Abstract Organic near‐infrared (NIR) fluorophores with donor–acceptor (D–A) architectures have emerged as a preeminent paradigm in optoelectronic engineering and biomedical applications. However, conventional D–A NIR emitters often suffer from aggregation‐induced quenching or weak absorption owing to the use of planar (e.g., carbazole) or highly twisted (e.g., triphenylamine) donor units, which impairs their versatile utility in molecular and aggregated states. Herein, we proposed a unique chair‐shaped indoline donor ( c ID) with a hybrid planar–twisted conformation, which affords bright various states (solution, solid, microspheres, nanoparticles, and films) NIR emission spanning 650–1200 nm, with tails extending to 1600 nm. The c ID donor promotes electron localization, imparting higher oscillator strength and a smaller HOMO–LUMO energy gap to the designed NIR fluorophores, which together enhance light‐harvesting capacity and induce red‐shifted emission.

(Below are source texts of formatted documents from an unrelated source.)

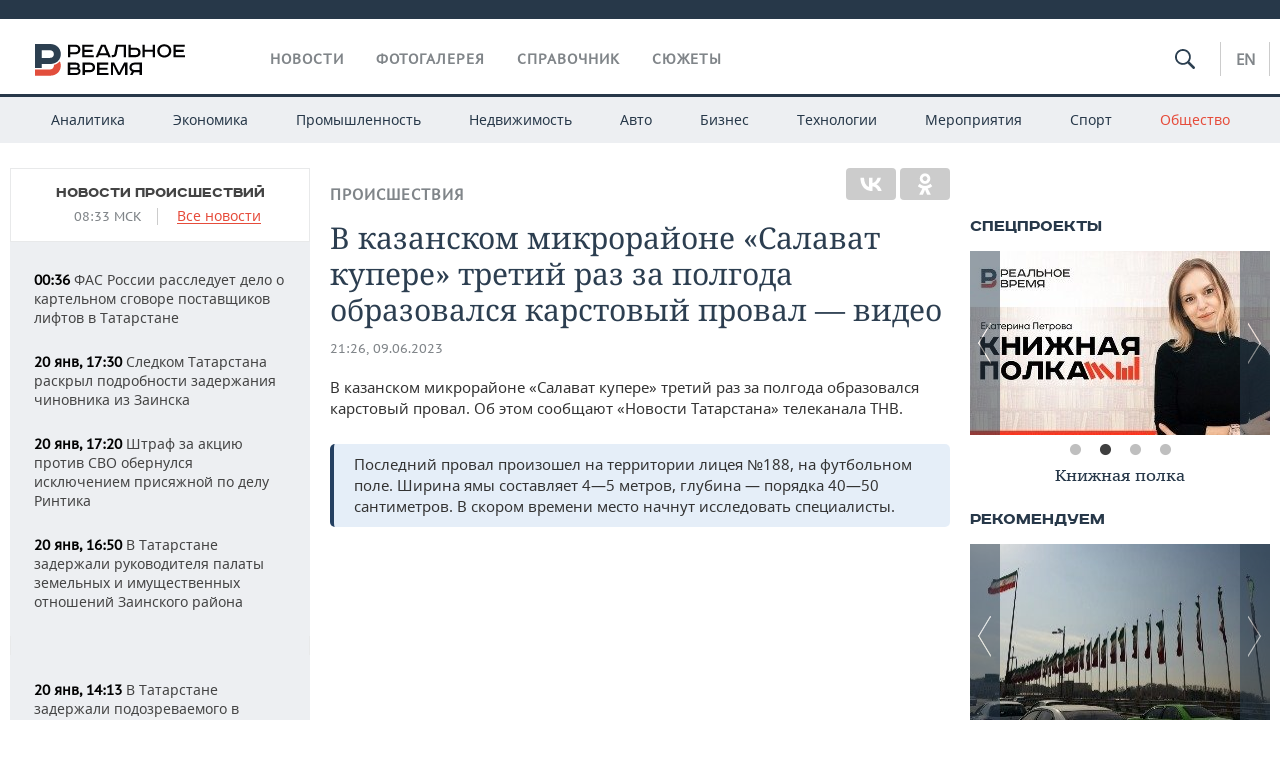

--- FILE ---
content_type: application/javascript
request_url: https://smi2.ru/counter/settings?payload=CMDnAhiM6qv4vTM6JGJkODZmYjBhLTk0NzYtNGM3Ni1hMzVmLTRlMjBkNjg2ZGFiNw&cb=_callbacks____0mknl7g14
body_size: 1517
content:
_callbacks____0mknl7g14("[base64]");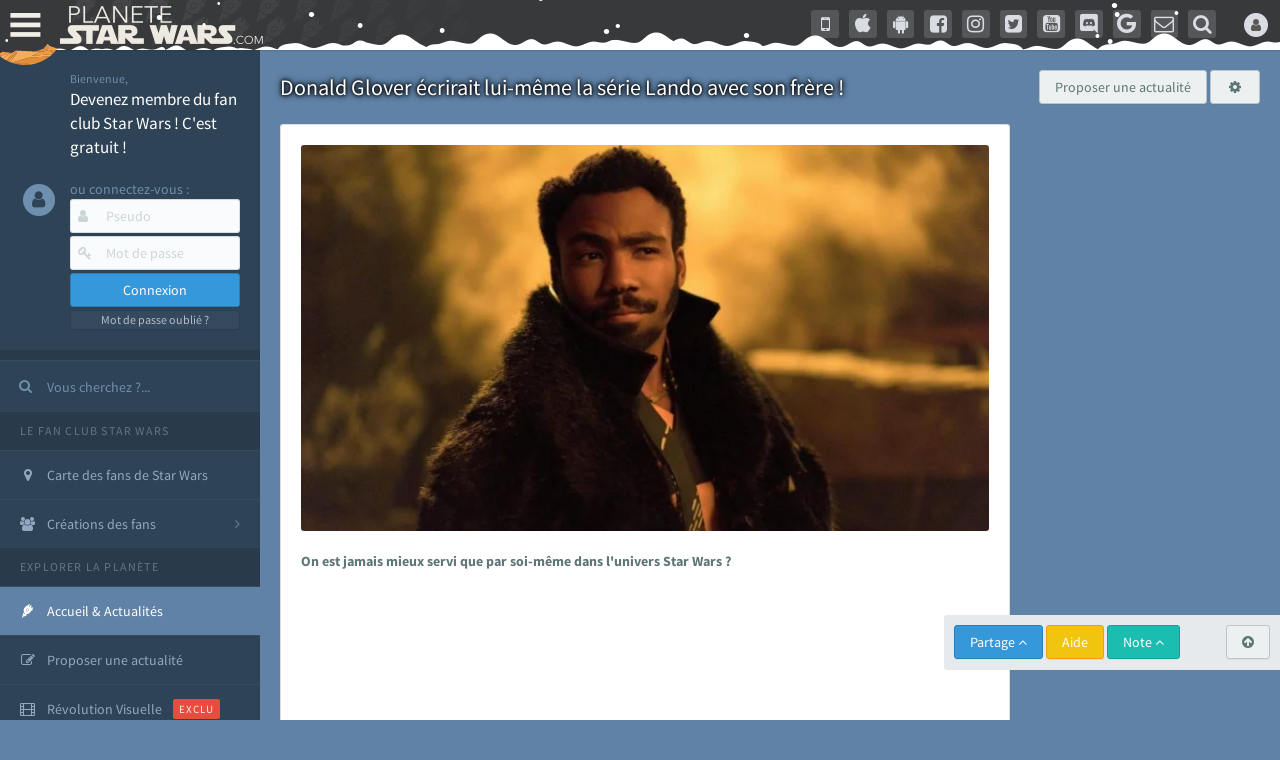

--- FILE ---
content_type: text/html; charset=utf-8
request_url: https://www.google.com/recaptcha/api2/aframe
body_size: 265
content:
<!DOCTYPE HTML><html><head><meta http-equiv="content-type" content="text/html; charset=UTF-8"></head><body><script nonce="TnAievhp-3S5TRhdGg9H7g">/** Anti-fraud and anti-abuse applications only. See google.com/recaptcha */ try{var clients={'sodar':'https://pagead2.googlesyndication.com/pagead/sodar?'};window.addEventListener("message",function(a){try{if(a.source===window.parent){var b=JSON.parse(a.data);var c=clients[b['id']];if(c){var d=document.createElement('img');d.src=c+b['params']+'&rc='+(localStorage.getItem("rc::a")?sessionStorage.getItem("rc::b"):"");window.document.body.appendChild(d);sessionStorage.setItem("rc::e",parseInt(sessionStorage.getItem("rc::e")||0)+1);localStorage.setItem("rc::h",'1768748898161');}}}catch(b){}});window.parent.postMessage("_grecaptcha_ready", "*");}catch(b){}</script></body></html>

--- FILE ---
content_type: application/javascript; charset=utf-8
request_url: https://fundingchoicesmessages.google.com/f/AGSKWxUM6UNniRpe1Vpk9FNp3SWBPv0z9cB9rFGVZthHZk6kqdtb_kEREQXdcXHIY0ZtGzDNPf2qZ3FUKN38AkOa7gKyMTTbmBjnHujX_f6lSpz4-X8JOVGuOTb9N_c46GFpVqwKQ1SdSmc_GswJArpmM3lLprIt2LaxyoLBLXat2GdE-oFeVw4MysRBHJxO/__gads_top./adengage0./adsinsert./160-600-_adsys.
body_size: -1290
content:
window['f7892971-478a-4ec6-9ec5-ef8645ca9e5e'] = true;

Meanwhile, the sterically hindered nonconjugated group in c ID effectively restricts low frequency vibration‐induced non‐radiative decay, as evidenced by the reduced reorganization energy and Huang–Rhys factor in both isolated and crystalline phase. Through structurally π‐conjugation extension, these NIR fluorophores exhibit robust various‐state NIR‐I (photoluminescence quantum yields up to 67.8% and brightness up to 15668 M −1 cm −1 ) and NIR‐II emission, which allows diverse advanced applications in porous ceramic damage detection, stimulated emission depletion (STED) microscopy, and NIR‐II vascular imaging, thereby positioning c ID as a versatile toolkit to create a novel NIR dye library for biomedical and optoelectronic field.